Belgarath desvió la vista del pergamino que acababa de sacar de debajo de uno de los catres.
—¿Qué? —preguntó—. Ah, sí, lo había olvidado. Iremos a visitar a los gemelos. Sin duda ellos tendrán algo en el fuego.
—¿Saben que pensamos ir?
—Eso no tiene importancia, Misión —dijo Belgarath, y se encogió de hombros—. Debes aprender que para eso está la familia y los amigos, para aprovecharse de ellos. Si quieres vivir sin agotarte, una de las reglas fundamentales es que cuando todo lo demás falla, tienes que confiar en la familia y los amigos.
Los hechiceros gemelos, Beltira y Belkira, se alegraron muchísimo de verlos y lo que «tenían en el fuego» resultó ser un sabroso guiso, tan bueno como los de Polgara. Cuando Misión hizo un comentario al respecto, Belgarath respondió, divertido:
—¿Quién crees que les enseñó a cocinar?
Varios días después, cuando la limpieza de la torre había progresado lo suficiente como para que el suelo recibiera su primer lavado en muchos siglos, Beldin pasó a visitarlos.
—¿Qué haces, Belgarath? —preguntó el sucio y deforme hechicero.

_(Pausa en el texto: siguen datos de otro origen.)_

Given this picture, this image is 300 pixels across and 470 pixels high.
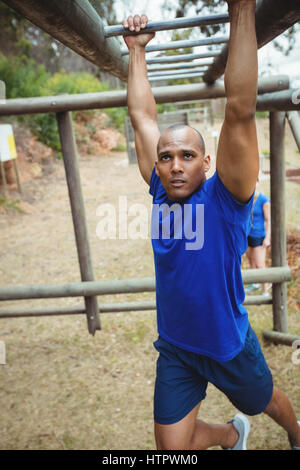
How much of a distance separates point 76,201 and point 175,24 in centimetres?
174

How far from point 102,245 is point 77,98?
10.5 ft

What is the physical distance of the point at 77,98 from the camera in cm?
231

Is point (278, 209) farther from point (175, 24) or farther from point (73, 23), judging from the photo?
point (73, 23)

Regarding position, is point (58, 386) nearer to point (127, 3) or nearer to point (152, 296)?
point (152, 296)

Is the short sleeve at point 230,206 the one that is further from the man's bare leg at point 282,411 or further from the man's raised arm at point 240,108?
the man's bare leg at point 282,411

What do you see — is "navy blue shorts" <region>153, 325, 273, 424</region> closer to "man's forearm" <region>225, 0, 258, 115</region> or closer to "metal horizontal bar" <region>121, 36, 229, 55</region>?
"man's forearm" <region>225, 0, 258, 115</region>

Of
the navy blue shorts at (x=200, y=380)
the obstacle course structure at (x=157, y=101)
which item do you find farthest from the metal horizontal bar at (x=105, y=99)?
the navy blue shorts at (x=200, y=380)

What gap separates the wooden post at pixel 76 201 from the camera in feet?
8.25

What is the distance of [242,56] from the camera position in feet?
2.96

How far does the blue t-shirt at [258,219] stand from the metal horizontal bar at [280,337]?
3.34 feet

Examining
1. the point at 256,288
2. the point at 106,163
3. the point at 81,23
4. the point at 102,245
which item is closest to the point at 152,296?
the point at 256,288

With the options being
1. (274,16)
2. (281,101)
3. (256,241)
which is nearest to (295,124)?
(281,101)

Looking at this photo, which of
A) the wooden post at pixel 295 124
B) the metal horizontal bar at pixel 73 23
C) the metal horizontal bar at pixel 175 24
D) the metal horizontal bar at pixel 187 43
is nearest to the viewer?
the metal horizontal bar at pixel 73 23

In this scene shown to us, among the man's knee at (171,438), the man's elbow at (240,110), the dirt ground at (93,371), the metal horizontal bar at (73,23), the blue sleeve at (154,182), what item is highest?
the metal horizontal bar at (73,23)
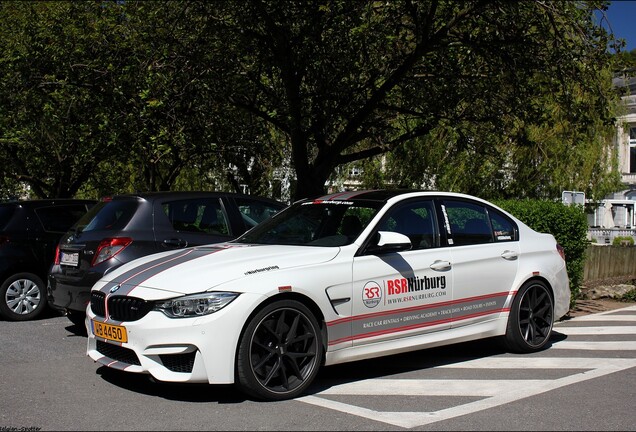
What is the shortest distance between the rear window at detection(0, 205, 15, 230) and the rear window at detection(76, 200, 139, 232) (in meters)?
1.72

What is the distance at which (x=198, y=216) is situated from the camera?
359 inches

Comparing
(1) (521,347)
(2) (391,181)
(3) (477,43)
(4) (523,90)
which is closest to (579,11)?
(3) (477,43)

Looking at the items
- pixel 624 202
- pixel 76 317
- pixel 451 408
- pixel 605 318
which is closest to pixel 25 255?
pixel 76 317

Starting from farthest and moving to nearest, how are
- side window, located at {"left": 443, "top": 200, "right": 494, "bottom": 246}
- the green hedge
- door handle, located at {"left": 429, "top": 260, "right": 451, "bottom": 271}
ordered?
the green hedge
side window, located at {"left": 443, "top": 200, "right": 494, "bottom": 246}
door handle, located at {"left": 429, "top": 260, "right": 451, "bottom": 271}

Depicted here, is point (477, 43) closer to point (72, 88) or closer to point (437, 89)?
point (437, 89)

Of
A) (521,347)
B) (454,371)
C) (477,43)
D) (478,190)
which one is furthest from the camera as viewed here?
(478,190)

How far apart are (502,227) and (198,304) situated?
3.62m

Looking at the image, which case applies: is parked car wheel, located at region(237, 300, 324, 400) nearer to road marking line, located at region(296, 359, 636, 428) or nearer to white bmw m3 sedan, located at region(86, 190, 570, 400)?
white bmw m3 sedan, located at region(86, 190, 570, 400)

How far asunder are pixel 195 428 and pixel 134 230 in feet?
12.7

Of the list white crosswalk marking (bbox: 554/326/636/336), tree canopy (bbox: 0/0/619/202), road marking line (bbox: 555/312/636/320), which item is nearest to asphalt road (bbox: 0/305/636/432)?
white crosswalk marking (bbox: 554/326/636/336)

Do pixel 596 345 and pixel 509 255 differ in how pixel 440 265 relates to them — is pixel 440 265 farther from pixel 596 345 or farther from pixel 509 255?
pixel 596 345

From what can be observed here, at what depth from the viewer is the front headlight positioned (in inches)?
221

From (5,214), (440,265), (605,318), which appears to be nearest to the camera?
(440,265)

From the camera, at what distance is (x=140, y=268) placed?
6410mm
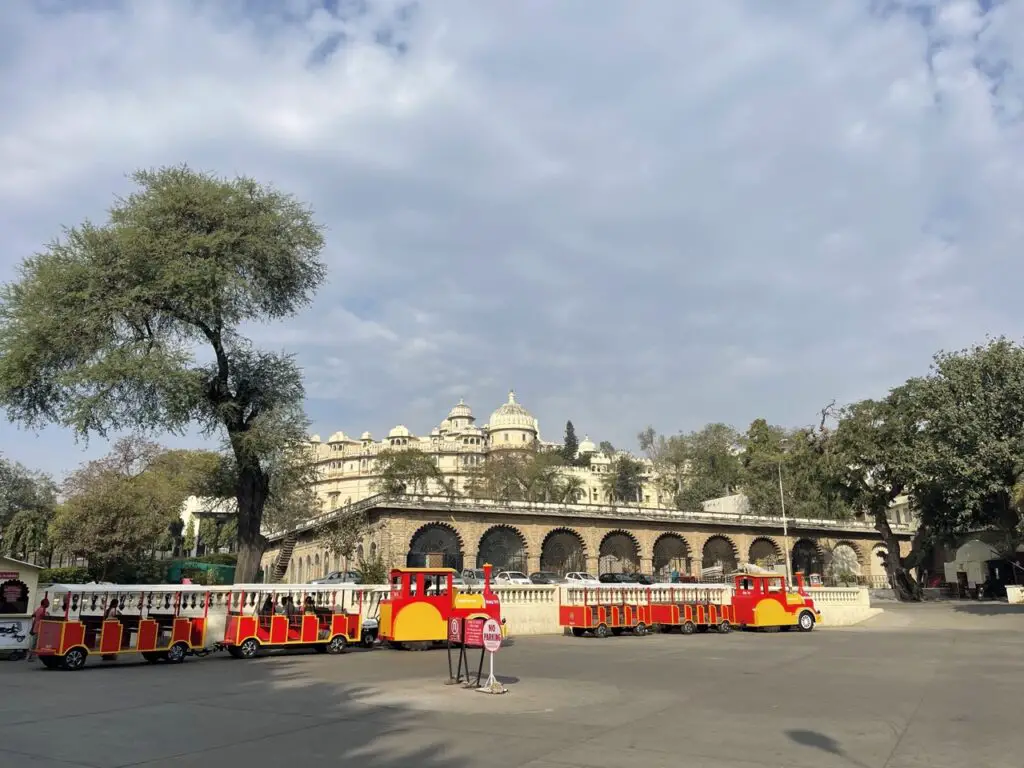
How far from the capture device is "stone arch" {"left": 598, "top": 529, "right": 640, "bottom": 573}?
5562 centimetres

Beldin era muy bajo, iba vestido con harapos y estaba tan encorvado como un viejo tronco de roble. Tenía el pelo y la barba enmarañados y llevaba enganchados abrojos y ramitas en varias partes del cuerpo.
—Un poco de limpieza —respondió el anciano, casi avergonzado.
—¿Para qué? —preguntó Beldin—, si va a ensuciarse otra vez. —Miró hacia un grupo de huesos que había junto a una de las paredes curvas—. Lo que tendrías que hacer es convertir tu suelo en un buen caldo.